Pria Palestina lainnya, Hassan Salim mencatat sikap munafik sejumlah kalangan Palestina yang kerap membangga-banggakan kemajuan yang dicapai kaum wanita dalam masyarakat Palestina;
"Kemunafikan macam apa ini sehingga ketika kita bangga-banggakan peran serta perjuangan kaum wanita dan menjelaskan mereka sebagai malaekat, siapakah kita, pada waktu yang sama bahkan malu menyebutkan nama mereka sehingga menggantikan foto mereka dengan gambar-gambar bunga Mawar?...Upaya untuk menjatuhkan nilai wanita ini menuntut adanya boikot terhadap daftar ini."
Sejumlah kelompok politik Palestina juga muncul menentang. Salah seorang dari mereka, dari Partai Rakyat Palestina (yang sebelumnya Partai Komunis), dalam pernyataannya mengatakan: "Kemanusiaan wanita bukanlah aurat. Nama wanita bukan aurat.
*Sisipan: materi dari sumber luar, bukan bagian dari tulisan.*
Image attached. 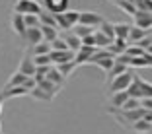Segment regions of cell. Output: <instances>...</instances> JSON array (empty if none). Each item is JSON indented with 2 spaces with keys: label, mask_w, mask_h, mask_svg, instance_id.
<instances>
[{
  "label": "cell",
  "mask_w": 152,
  "mask_h": 134,
  "mask_svg": "<svg viewBox=\"0 0 152 134\" xmlns=\"http://www.w3.org/2000/svg\"><path fill=\"white\" fill-rule=\"evenodd\" d=\"M103 22H105V20H103L102 14H98V12H80V20H78V23L94 27V29H98Z\"/></svg>",
  "instance_id": "5b68a950"
},
{
  "label": "cell",
  "mask_w": 152,
  "mask_h": 134,
  "mask_svg": "<svg viewBox=\"0 0 152 134\" xmlns=\"http://www.w3.org/2000/svg\"><path fill=\"white\" fill-rule=\"evenodd\" d=\"M144 53H146V54H150V56H152V45H148L146 49H144Z\"/></svg>",
  "instance_id": "f6af8a7d"
},
{
  "label": "cell",
  "mask_w": 152,
  "mask_h": 134,
  "mask_svg": "<svg viewBox=\"0 0 152 134\" xmlns=\"http://www.w3.org/2000/svg\"><path fill=\"white\" fill-rule=\"evenodd\" d=\"M113 29H115V39H129V31L131 25L129 23H113Z\"/></svg>",
  "instance_id": "7402d4cb"
},
{
  "label": "cell",
  "mask_w": 152,
  "mask_h": 134,
  "mask_svg": "<svg viewBox=\"0 0 152 134\" xmlns=\"http://www.w3.org/2000/svg\"><path fill=\"white\" fill-rule=\"evenodd\" d=\"M129 2H133V4H134V6H139V4H140V2H142V0H129Z\"/></svg>",
  "instance_id": "bcb514c9"
},
{
  "label": "cell",
  "mask_w": 152,
  "mask_h": 134,
  "mask_svg": "<svg viewBox=\"0 0 152 134\" xmlns=\"http://www.w3.org/2000/svg\"><path fill=\"white\" fill-rule=\"evenodd\" d=\"M41 33H43V41L49 43V45L53 43L55 39H58V35H61L57 27H45V25H41Z\"/></svg>",
  "instance_id": "44dd1931"
},
{
  "label": "cell",
  "mask_w": 152,
  "mask_h": 134,
  "mask_svg": "<svg viewBox=\"0 0 152 134\" xmlns=\"http://www.w3.org/2000/svg\"><path fill=\"white\" fill-rule=\"evenodd\" d=\"M49 53H51V45L45 43V41L29 49V56H39V54H49Z\"/></svg>",
  "instance_id": "484cf974"
},
{
  "label": "cell",
  "mask_w": 152,
  "mask_h": 134,
  "mask_svg": "<svg viewBox=\"0 0 152 134\" xmlns=\"http://www.w3.org/2000/svg\"><path fill=\"white\" fill-rule=\"evenodd\" d=\"M23 22H26V27H41V22H39V16H23Z\"/></svg>",
  "instance_id": "74e56055"
},
{
  "label": "cell",
  "mask_w": 152,
  "mask_h": 134,
  "mask_svg": "<svg viewBox=\"0 0 152 134\" xmlns=\"http://www.w3.org/2000/svg\"><path fill=\"white\" fill-rule=\"evenodd\" d=\"M2 101H4V99L0 97V113H2Z\"/></svg>",
  "instance_id": "7dc6e473"
},
{
  "label": "cell",
  "mask_w": 152,
  "mask_h": 134,
  "mask_svg": "<svg viewBox=\"0 0 152 134\" xmlns=\"http://www.w3.org/2000/svg\"><path fill=\"white\" fill-rule=\"evenodd\" d=\"M94 27H88V25H82V23H76L74 27H72V33H74L78 39H84V37H88V35H94Z\"/></svg>",
  "instance_id": "ffe728a7"
},
{
  "label": "cell",
  "mask_w": 152,
  "mask_h": 134,
  "mask_svg": "<svg viewBox=\"0 0 152 134\" xmlns=\"http://www.w3.org/2000/svg\"><path fill=\"white\" fill-rule=\"evenodd\" d=\"M37 85H39L41 89H45L47 93H51V95H53V97H55V95H57V91H58V89H61V88H58V85H55L53 82H49V80H47V78H43V80H39V82H37Z\"/></svg>",
  "instance_id": "83f0119b"
},
{
  "label": "cell",
  "mask_w": 152,
  "mask_h": 134,
  "mask_svg": "<svg viewBox=\"0 0 152 134\" xmlns=\"http://www.w3.org/2000/svg\"><path fill=\"white\" fill-rule=\"evenodd\" d=\"M94 41H96V47H98V49H107L109 45H111V41L103 35V33H99L98 29L94 31Z\"/></svg>",
  "instance_id": "4dcf8cb0"
},
{
  "label": "cell",
  "mask_w": 152,
  "mask_h": 134,
  "mask_svg": "<svg viewBox=\"0 0 152 134\" xmlns=\"http://www.w3.org/2000/svg\"><path fill=\"white\" fill-rule=\"evenodd\" d=\"M26 80H27V76H23L22 72H14L12 78H10L8 84H6V88H18V85H23Z\"/></svg>",
  "instance_id": "f1b7e54d"
},
{
  "label": "cell",
  "mask_w": 152,
  "mask_h": 134,
  "mask_svg": "<svg viewBox=\"0 0 152 134\" xmlns=\"http://www.w3.org/2000/svg\"><path fill=\"white\" fill-rule=\"evenodd\" d=\"M125 49H127V41L125 39H115L107 47V51L113 54V56H121V54H125Z\"/></svg>",
  "instance_id": "e0dca14e"
},
{
  "label": "cell",
  "mask_w": 152,
  "mask_h": 134,
  "mask_svg": "<svg viewBox=\"0 0 152 134\" xmlns=\"http://www.w3.org/2000/svg\"><path fill=\"white\" fill-rule=\"evenodd\" d=\"M45 78H47L49 82H53L55 85H58V88H63V85H64V82H66V78H64L63 74H61V72L57 70V66H53V68H51V70H49V74H47Z\"/></svg>",
  "instance_id": "ac0fdd59"
},
{
  "label": "cell",
  "mask_w": 152,
  "mask_h": 134,
  "mask_svg": "<svg viewBox=\"0 0 152 134\" xmlns=\"http://www.w3.org/2000/svg\"><path fill=\"white\" fill-rule=\"evenodd\" d=\"M96 47H80V49L76 51V56H74V62L80 66V64H88L90 62V56L96 53Z\"/></svg>",
  "instance_id": "8fae6325"
},
{
  "label": "cell",
  "mask_w": 152,
  "mask_h": 134,
  "mask_svg": "<svg viewBox=\"0 0 152 134\" xmlns=\"http://www.w3.org/2000/svg\"><path fill=\"white\" fill-rule=\"evenodd\" d=\"M134 18V25L140 29H152V12H139L133 16Z\"/></svg>",
  "instance_id": "9c48e42d"
},
{
  "label": "cell",
  "mask_w": 152,
  "mask_h": 134,
  "mask_svg": "<svg viewBox=\"0 0 152 134\" xmlns=\"http://www.w3.org/2000/svg\"><path fill=\"white\" fill-rule=\"evenodd\" d=\"M31 60H33V64H35V66H51V64H53V60H51L49 54H39V56H31ZM53 66H55V64H53Z\"/></svg>",
  "instance_id": "e575fe53"
},
{
  "label": "cell",
  "mask_w": 152,
  "mask_h": 134,
  "mask_svg": "<svg viewBox=\"0 0 152 134\" xmlns=\"http://www.w3.org/2000/svg\"><path fill=\"white\" fill-rule=\"evenodd\" d=\"M127 95H129V97H134V99L152 97V84H148L146 80H142V78H139L137 74H134L133 84H131L129 89H127Z\"/></svg>",
  "instance_id": "6da1fadb"
},
{
  "label": "cell",
  "mask_w": 152,
  "mask_h": 134,
  "mask_svg": "<svg viewBox=\"0 0 152 134\" xmlns=\"http://www.w3.org/2000/svg\"><path fill=\"white\" fill-rule=\"evenodd\" d=\"M61 37H63V41L66 43V47H68V49H70V51H74V53H76V51H78V49L82 47V41L78 39V37H76L72 31H64V33H61Z\"/></svg>",
  "instance_id": "5bb4252c"
},
{
  "label": "cell",
  "mask_w": 152,
  "mask_h": 134,
  "mask_svg": "<svg viewBox=\"0 0 152 134\" xmlns=\"http://www.w3.org/2000/svg\"><path fill=\"white\" fill-rule=\"evenodd\" d=\"M117 6H119L123 12H127L129 16H134L137 14V6L133 4V2H129V0H119V2H115Z\"/></svg>",
  "instance_id": "836d02e7"
},
{
  "label": "cell",
  "mask_w": 152,
  "mask_h": 134,
  "mask_svg": "<svg viewBox=\"0 0 152 134\" xmlns=\"http://www.w3.org/2000/svg\"><path fill=\"white\" fill-rule=\"evenodd\" d=\"M82 47H96V41H94V35H88L82 39ZM98 49V47H96Z\"/></svg>",
  "instance_id": "b9f144b4"
},
{
  "label": "cell",
  "mask_w": 152,
  "mask_h": 134,
  "mask_svg": "<svg viewBox=\"0 0 152 134\" xmlns=\"http://www.w3.org/2000/svg\"><path fill=\"white\" fill-rule=\"evenodd\" d=\"M55 20H57L58 29L70 31L72 27L78 23V20H80V12H74V10H66V12H63V14H57V16H55Z\"/></svg>",
  "instance_id": "3957f363"
},
{
  "label": "cell",
  "mask_w": 152,
  "mask_h": 134,
  "mask_svg": "<svg viewBox=\"0 0 152 134\" xmlns=\"http://www.w3.org/2000/svg\"><path fill=\"white\" fill-rule=\"evenodd\" d=\"M39 22H41V25H45V27H57L58 29V25H57V20H55V14H49V12H41L39 14Z\"/></svg>",
  "instance_id": "cb8c5ba5"
},
{
  "label": "cell",
  "mask_w": 152,
  "mask_h": 134,
  "mask_svg": "<svg viewBox=\"0 0 152 134\" xmlns=\"http://www.w3.org/2000/svg\"><path fill=\"white\" fill-rule=\"evenodd\" d=\"M98 31H99V33H103V35H105L109 41H111V43L115 41V29H113V23H109V22H103L102 25L98 27Z\"/></svg>",
  "instance_id": "4316f807"
},
{
  "label": "cell",
  "mask_w": 152,
  "mask_h": 134,
  "mask_svg": "<svg viewBox=\"0 0 152 134\" xmlns=\"http://www.w3.org/2000/svg\"><path fill=\"white\" fill-rule=\"evenodd\" d=\"M134 109H140V99L129 97V99L125 101V105H123L119 111H134Z\"/></svg>",
  "instance_id": "d590c367"
},
{
  "label": "cell",
  "mask_w": 152,
  "mask_h": 134,
  "mask_svg": "<svg viewBox=\"0 0 152 134\" xmlns=\"http://www.w3.org/2000/svg\"><path fill=\"white\" fill-rule=\"evenodd\" d=\"M0 134H2V126H0Z\"/></svg>",
  "instance_id": "c3c4849f"
},
{
  "label": "cell",
  "mask_w": 152,
  "mask_h": 134,
  "mask_svg": "<svg viewBox=\"0 0 152 134\" xmlns=\"http://www.w3.org/2000/svg\"><path fill=\"white\" fill-rule=\"evenodd\" d=\"M125 72H129V66H125L123 62H119V60L115 58V64H113V68L107 72V78H109V80H113V78H117L119 74H125Z\"/></svg>",
  "instance_id": "603a6c76"
},
{
  "label": "cell",
  "mask_w": 152,
  "mask_h": 134,
  "mask_svg": "<svg viewBox=\"0 0 152 134\" xmlns=\"http://www.w3.org/2000/svg\"><path fill=\"white\" fill-rule=\"evenodd\" d=\"M119 117H123L129 125H134L137 121H140V119H144V109H134V111H119Z\"/></svg>",
  "instance_id": "4fadbf2b"
},
{
  "label": "cell",
  "mask_w": 152,
  "mask_h": 134,
  "mask_svg": "<svg viewBox=\"0 0 152 134\" xmlns=\"http://www.w3.org/2000/svg\"><path fill=\"white\" fill-rule=\"evenodd\" d=\"M150 31H152V29H140V27H137V25H131V31H129V39H127V43L137 45L140 39H144V37H146Z\"/></svg>",
  "instance_id": "7c38bea8"
},
{
  "label": "cell",
  "mask_w": 152,
  "mask_h": 134,
  "mask_svg": "<svg viewBox=\"0 0 152 134\" xmlns=\"http://www.w3.org/2000/svg\"><path fill=\"white\" fill-rule=\"evenodd\" d=\"M139 12H152V0H142L139 6H137Z\"/></svg>",
  "instance_id": "ab89813d"
},
{
  "label": "cell",
  "mask_w": 152,
  "mask_h": 134,
  "mask_svg": "<svg viewBox=\"0 0 152 134\" xmlns=\"http://www.w3.org/2000/svg\"><path fill=\"white\" fill-rule=\"evenodd\" d=\"M144 121L152 122V111H144Z\"/></svg>",
  "instance_id": "ee69618b"
},
{
  "label": "cell",
  "mask_w": 152,
  "mask_h": 134,
  "mask_svg": "<svg viewBox=\"0 0 152 134\" xmlns=\"http://www.w3.org/2000/svg\"><path fill=\"white\" fill-rule=\"evenodd\" d=\"M113 64H115V56H103V58H99L98 62H96V66H99L102 70H105V72H109L113 68Z\"/></svg>",
  "instance_id": "1f68e13d"
},
{
  "label": "cell",
  "mask_w": 152,
  "mask_h": 134,
  "mask_svg": "<svg viewBox=\"0 0 152 134\" xmlns=\"http://www.w3.org/2000/svg\"><path fill=\"white\" fill-rule=\"evenodd\" d=\"M51 60H53V64L57 66V64H64V62H70V60H74L76 53L74 51H51L49 53Z\"/></svg>",
  "instance_id": "ba28073f"
},
{
  "label": "cell",
  "mask_w": 152,
  "mask_h": 134,
  "mask_svg": "<svg viewBox=\"0 0 152 134\" xmlns=\"http://www.w3.org/2000/svg\"><path fill=\"white\" fill-rule=\"evenodd\" d=\"M43 12L41 4L37 0H16L14 4V14H22V16H39Z\"/></svg>",
  "instance_id": "7a4b0ae2"
},
{
  "label": "cell",
  "mask_w": 152,
  "mask_h": 134,
  "mask_svg": "<svg viewBox=\"0 0 152 134\" xmlns=\"http://www.w3.org/2000/svg\"><path fill=\"white\" fill-rule=\"evenodd\" d=\"M20 95H29V91H27L23 85H18V88H4V91L0 93V97L8 99V97H20Z\"/></svg>",
  "instance_id": "2e32d148"
},
{
  "label": "cell",
  "mask_w": 152,
  "mask_h": 134,
  "mask_svg": "<svg viewBox=\"0 0 152 134\" xmlns=\"http://www.w3.org/2000/svg\"><path fill=\"white\" fill-rule=\"evenodd\" d=\"M131 126L134 128V132H137V134H144V132H150V130H152V122L144 121V119L137 121L134 125H131Z\"/></svg>",
  "instance_id": "f546056e"
},
{
  "label": "cell",
  "mask_w": 152,
  "mask_h": 134,
  "mask_svg": "<svg viewBox=\"0 0 152 134\" xmlns=\"http://www.w3.org/2000/svg\"><path fill=\"white\" fill-rule=\"evenodd\" d=\"M68 4H70V0H43V10L57 16V14L66 12Z\"/></svg>",
  "instance_id": "8992f818"
},
{
  "label": "cell",
  "mask_w": 152,
  "mask_h": 134,
  "mask_svg": "<svg viewBox=\"0 0 152 134\" xmlns=\"http://www.w3.org/2000/svg\"><path fill=\"white\" fill-rule=\"evenodd\" d=\"M35 70H37V66L33 64L31 56H29V54H26V56L22 58V62H20L18 72H22L23 76H27V78H33V76H35Z\"/></svg>",
  "instance_id": "30bf717a"
},
{
  "label": "cell",
  "mask_w": 152,
  "mask_h": 134,
  "mask_svg": "<svg viewBox=\"0 0 152 134\" xmlns=\"http://www.w3.org/2000/svg\"><path fill=\"white\" fill-rule=\"evenodd\" d=\"M12 29L18 33L20 37L26 35L27 27H26V22H23V16H22V14H14V16H12Z\"/></svg>",
  "instance_id": "9a60e30c"
},
{
  "label": "cell",
  "mask_w": 152,
  "mask_h": 134,
  "mask_svg": "<svg viewBox=\"0 0 152 134\" xmlns=\"http://www.w3.org/2000/svg\"><path fill=\"white\" fill-rule=\"evenodd\" d=\"M125 54L127 56H144V49H140L139 45H127Z\"/></svg>",
  "instance_id": "8d00e7d4"
},
{
  "label": "cell",
  "mask_w": 152,
  "mask_h": 134,
  "mask_svg": "<svg viewBox=\"0 0 152 134\" xmlns=\"http://www.w3.org/2000/svg\"><path fill=\"white\" fill-rule=\"evenodd\" d=\"M140 107L144 111H152V97H146V99H140Z\"/></svg>",
  "instance_id": "7bdbcfd3"
},
{
  "label": "cell",
  "mask_w": 152,
  "mask_h": 134,
  "mask_svg": "<svg viewBox=\"0 0 152 134\" xmlns=\"http://www.w3.org/2000/svg\"><path fill=\"white\" fill-rule=\"evenodd\" d=\"M127 99H129L127 91H119V93H111V95H109V103H111L113 109H121L123 105H125Z\"/></svg>",
  "instance_id": "d6986e66"
},
{
  "label": "cell",
  "mask_w": 152,
  "mask_h": 134,
  "mask_svg": "<svg viewBox=\"0 0 152 134\" xmlns=\"http://www.w3.org/2000/svg\"><path fill=\"white\" fill-rule=\"evenodd\" d=\"M78 66V64L74 62V60H70V62H64V64H57V70L61 72V74H63L64 78H68L72 74V70H74V68Z\"/></svg>",
  "instance_id": "d6a6232c"
},
{
  "label": "cell",
  "mask_w": 152,
  "mask_h": 134,
  "mask_svg": "<svg viewBox=\"0 0 152 134\" xmlns=\"http://www.w3.org/2000/svg\"><path fill=\"white\" fill-rule=\"evenodd\" d=\"M23 88H26L27 91H31V89H35V88H37V82H35V78H27V80L23 82Z\"/></svg>",
  "instance_id": "60d3db41"
},
{
  "label": "cell",
  "mask_w": 152,
  "mask_h": 134,
  "mask_svg": "<svg viewBox=\"0 0 152 134\" xmlns=\"http://www.w3.org/2000/svg\"><path fill=\"white\" fill-rule=\"evenodd\" d=\"M22 39H23V43H26V45H29V49H31V47H35V45H39V43H43V33H41V27H29Z\"/></svg>",
  "instance_id": "52a82bcc"
},
{
  "label": "cell",
  "mask_w": 152,
  "mask_h": 134,
  "mask_svg": "<svg viewBox=\"0 0 152 134\" xmlns=\"http://www.w3.org/2000/svg\"><path fill=\"white\" fill-rule=\"evenodd\" d=\"M66 49H68V47H66V43L63 41L61 35H58V39H55L53 43H51V51H66ZM68 51H70V49H68Z\"/></svg>",
  "instance_id": "f35d334b"
},
{
  "label": "cell",
  "mask_w": 152,
  "mask_h": 134,
  "mask_svg": "<svg viewBox=\"0 0 152 134\" xmlns=\"http://www.w3.org/2000/svg\"><path fill=\"white\" fill-rule=\"evenodd\" d=\"M29 95H31L33 99H37V101H45V103H49L51 99H53V95H51V93H47L45 89H41L39 85H37L35 89H31V91H29Z\"/></svg>",
  "instance_id": "d4e9b609"
},
{
  "label": "cell",
  "mask_w": 152,
  "mask_h": 134,
  "mask_svg": "<svg viewBox=\"0 0 152 134\" xmlns=\"http://www.w3.org/2000/svg\"><path fill=\"white\" fill-rule=\"evenodd\" d=\"M133 78H134L133 72H125V74H119L117 78H113L111 84H109V95L119 93V91H127L129 85L133 84Z\"/></svg>",
  "instance_id": "277c9868"
}]
</instances>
Suara wanita bukan aurat. Ketika meminta Otoritas Palestina serta Kominsi Pemilu Pusat untuk menghapuskan "fenomena aneh yang menyimpang" itu, partai pun memperingatkan penolakan terhadap berbagai upaya untuk "menarik mundur warga Palestina menuju Jaman Batu atau bahkan lebih buruk dari itu."
Tatkala para wanita Palestina melancarkan serangan melawan Bangsa Israel, masyarakat Palestina memuja-puja mereka sebagai pahlawan. Nama dan foto para wanita itu pun dipasang di seluruh papan pengumuman agar semua bisa melihat dan menghargainya, Namun tampak ketika para wanita ingin bekerja untuk hidup mereka sendiri dan bukannya untuk mati, identitas mereka malah dianggap tidak cocok untuk konsumsi publik.
Khaled Abu Toameh, wartawan Israel keturunan Arab pemenang hadiah jurnalistik dan berdiam di Yerusalem.